**Work item**. A verbatim reproduction of the lines below, from the line containing "category: guineafowl" through the line containing "common name: mule deer", both ends included, is the whole required output.

**Available data**.
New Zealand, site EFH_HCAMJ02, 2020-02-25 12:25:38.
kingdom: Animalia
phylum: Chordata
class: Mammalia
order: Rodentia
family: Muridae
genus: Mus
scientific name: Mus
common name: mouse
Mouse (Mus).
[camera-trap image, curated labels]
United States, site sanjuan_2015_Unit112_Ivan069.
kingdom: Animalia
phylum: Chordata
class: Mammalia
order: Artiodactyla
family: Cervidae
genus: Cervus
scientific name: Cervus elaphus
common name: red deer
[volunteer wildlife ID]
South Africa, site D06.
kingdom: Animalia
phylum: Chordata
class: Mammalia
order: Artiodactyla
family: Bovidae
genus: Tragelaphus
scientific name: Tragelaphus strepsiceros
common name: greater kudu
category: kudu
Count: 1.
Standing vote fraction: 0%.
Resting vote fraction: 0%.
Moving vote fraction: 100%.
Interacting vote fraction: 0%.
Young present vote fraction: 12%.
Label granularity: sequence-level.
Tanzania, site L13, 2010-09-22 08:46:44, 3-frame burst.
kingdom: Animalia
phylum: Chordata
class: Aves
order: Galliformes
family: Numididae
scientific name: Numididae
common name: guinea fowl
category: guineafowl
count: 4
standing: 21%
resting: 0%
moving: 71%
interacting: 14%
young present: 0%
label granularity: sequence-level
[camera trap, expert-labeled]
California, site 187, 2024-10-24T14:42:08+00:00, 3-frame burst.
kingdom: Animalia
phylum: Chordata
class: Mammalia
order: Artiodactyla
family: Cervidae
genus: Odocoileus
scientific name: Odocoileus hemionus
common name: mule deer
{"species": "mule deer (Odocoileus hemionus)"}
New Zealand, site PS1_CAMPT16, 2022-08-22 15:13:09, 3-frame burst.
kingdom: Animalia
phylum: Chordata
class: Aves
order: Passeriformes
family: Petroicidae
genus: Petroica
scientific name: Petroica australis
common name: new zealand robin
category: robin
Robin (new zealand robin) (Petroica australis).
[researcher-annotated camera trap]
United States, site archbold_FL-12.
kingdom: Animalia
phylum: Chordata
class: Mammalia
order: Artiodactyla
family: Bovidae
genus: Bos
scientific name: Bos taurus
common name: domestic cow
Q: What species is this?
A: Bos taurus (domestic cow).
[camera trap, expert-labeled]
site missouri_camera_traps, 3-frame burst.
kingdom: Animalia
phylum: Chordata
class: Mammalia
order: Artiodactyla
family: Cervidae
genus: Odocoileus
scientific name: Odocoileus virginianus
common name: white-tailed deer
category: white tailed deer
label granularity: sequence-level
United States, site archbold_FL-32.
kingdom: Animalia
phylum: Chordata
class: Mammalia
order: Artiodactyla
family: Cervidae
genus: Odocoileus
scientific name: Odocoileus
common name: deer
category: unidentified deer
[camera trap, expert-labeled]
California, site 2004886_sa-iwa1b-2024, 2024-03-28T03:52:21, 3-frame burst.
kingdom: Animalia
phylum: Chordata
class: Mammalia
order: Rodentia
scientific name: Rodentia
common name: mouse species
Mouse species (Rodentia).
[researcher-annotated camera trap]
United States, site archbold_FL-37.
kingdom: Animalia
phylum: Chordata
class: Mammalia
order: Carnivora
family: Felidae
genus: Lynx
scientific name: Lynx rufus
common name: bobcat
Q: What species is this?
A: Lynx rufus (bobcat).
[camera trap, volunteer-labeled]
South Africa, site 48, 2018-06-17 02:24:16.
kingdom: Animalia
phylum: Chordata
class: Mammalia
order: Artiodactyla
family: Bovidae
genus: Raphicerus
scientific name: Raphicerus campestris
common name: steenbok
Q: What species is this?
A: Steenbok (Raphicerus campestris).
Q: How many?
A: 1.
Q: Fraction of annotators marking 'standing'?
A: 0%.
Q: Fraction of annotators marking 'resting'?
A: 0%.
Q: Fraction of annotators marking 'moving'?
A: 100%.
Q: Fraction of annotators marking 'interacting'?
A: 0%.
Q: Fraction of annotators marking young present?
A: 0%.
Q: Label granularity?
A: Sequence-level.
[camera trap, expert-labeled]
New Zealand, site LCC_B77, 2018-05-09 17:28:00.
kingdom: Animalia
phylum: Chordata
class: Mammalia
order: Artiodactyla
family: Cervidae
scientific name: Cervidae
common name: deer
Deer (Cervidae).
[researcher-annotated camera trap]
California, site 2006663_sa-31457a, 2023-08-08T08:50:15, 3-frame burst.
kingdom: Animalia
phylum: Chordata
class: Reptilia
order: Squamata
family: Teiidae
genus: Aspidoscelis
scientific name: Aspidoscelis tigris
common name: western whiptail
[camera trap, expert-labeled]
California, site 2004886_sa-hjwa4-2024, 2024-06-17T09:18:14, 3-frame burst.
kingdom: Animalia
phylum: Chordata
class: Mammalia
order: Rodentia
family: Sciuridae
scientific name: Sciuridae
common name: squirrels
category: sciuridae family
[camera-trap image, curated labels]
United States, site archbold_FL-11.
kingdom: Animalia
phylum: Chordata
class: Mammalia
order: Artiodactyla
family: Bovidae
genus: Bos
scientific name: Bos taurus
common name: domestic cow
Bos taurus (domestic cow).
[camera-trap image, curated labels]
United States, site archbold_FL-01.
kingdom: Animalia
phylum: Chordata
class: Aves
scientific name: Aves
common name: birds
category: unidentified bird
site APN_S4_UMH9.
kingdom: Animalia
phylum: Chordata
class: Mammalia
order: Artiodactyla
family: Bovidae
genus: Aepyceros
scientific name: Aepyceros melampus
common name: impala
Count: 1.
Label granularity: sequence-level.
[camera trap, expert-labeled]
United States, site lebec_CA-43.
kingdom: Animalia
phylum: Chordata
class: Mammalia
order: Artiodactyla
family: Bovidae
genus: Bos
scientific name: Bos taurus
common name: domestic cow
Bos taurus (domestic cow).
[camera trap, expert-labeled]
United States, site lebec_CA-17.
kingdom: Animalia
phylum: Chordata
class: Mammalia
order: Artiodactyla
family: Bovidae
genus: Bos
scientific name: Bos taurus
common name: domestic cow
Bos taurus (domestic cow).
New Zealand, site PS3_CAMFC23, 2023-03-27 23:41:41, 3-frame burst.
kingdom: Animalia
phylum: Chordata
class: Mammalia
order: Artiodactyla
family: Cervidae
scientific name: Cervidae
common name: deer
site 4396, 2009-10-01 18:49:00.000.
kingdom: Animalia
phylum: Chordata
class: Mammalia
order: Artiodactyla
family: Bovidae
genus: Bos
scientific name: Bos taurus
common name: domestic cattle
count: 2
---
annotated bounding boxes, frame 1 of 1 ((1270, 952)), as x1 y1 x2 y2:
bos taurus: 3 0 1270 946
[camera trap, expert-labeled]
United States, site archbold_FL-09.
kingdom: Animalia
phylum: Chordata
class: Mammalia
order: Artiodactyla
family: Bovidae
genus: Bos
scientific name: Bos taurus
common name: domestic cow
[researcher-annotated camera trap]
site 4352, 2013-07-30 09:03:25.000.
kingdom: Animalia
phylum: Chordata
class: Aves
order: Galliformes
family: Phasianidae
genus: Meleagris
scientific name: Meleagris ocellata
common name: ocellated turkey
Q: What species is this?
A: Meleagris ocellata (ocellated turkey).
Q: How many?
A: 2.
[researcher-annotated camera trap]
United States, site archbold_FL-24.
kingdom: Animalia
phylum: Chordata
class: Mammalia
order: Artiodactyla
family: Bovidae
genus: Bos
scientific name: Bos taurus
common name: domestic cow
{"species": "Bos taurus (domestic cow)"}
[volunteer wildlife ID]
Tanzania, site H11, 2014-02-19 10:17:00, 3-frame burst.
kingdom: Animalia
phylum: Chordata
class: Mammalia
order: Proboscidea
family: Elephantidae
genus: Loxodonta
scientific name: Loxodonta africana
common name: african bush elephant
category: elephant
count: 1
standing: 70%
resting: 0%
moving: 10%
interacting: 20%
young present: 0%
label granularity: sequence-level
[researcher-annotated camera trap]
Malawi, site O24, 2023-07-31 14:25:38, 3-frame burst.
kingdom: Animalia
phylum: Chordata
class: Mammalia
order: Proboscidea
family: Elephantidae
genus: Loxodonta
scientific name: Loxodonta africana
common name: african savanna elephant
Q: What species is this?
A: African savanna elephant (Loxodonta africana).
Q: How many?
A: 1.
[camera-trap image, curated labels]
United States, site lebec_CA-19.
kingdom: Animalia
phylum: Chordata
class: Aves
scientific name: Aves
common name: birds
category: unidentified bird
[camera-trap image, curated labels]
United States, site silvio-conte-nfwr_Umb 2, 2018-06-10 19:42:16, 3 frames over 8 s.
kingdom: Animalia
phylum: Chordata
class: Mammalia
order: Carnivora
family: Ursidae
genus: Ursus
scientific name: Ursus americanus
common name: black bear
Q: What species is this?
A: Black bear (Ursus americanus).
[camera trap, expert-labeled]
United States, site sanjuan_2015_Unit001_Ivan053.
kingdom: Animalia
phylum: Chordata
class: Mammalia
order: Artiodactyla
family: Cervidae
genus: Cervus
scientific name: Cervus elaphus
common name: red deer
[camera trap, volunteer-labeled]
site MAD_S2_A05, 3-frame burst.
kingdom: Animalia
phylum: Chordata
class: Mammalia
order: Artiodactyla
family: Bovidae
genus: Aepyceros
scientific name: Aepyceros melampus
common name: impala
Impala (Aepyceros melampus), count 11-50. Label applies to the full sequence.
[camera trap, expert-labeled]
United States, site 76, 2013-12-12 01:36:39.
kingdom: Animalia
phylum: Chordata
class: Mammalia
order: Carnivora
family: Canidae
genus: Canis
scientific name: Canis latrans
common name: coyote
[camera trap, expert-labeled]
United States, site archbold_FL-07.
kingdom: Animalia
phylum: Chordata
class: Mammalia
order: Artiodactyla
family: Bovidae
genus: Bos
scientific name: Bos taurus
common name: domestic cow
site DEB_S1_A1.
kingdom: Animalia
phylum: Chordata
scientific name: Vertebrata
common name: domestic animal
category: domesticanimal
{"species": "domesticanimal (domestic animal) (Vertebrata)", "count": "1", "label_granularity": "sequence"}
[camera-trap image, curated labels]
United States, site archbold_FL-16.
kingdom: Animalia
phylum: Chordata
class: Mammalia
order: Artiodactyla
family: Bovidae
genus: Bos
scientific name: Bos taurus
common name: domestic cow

**Expected output**.
category: guineafowl
count: 4
standing: 21%
resting: 0%
moving: 71%
interacting: 14%
young present: 0%
label granularity: sequence-level
[camera trap, expert-labeled]
California, site 187, 2024-10-24T14:42:08+00:00, 3-frame burst.
kingdom: Animalia
phylum: Chordata
class: Mammalia
order: Artiodactyla
family: Cervidae
genus: Odocoileus
scientific name: Odocoileus hemionus
common name: mule deer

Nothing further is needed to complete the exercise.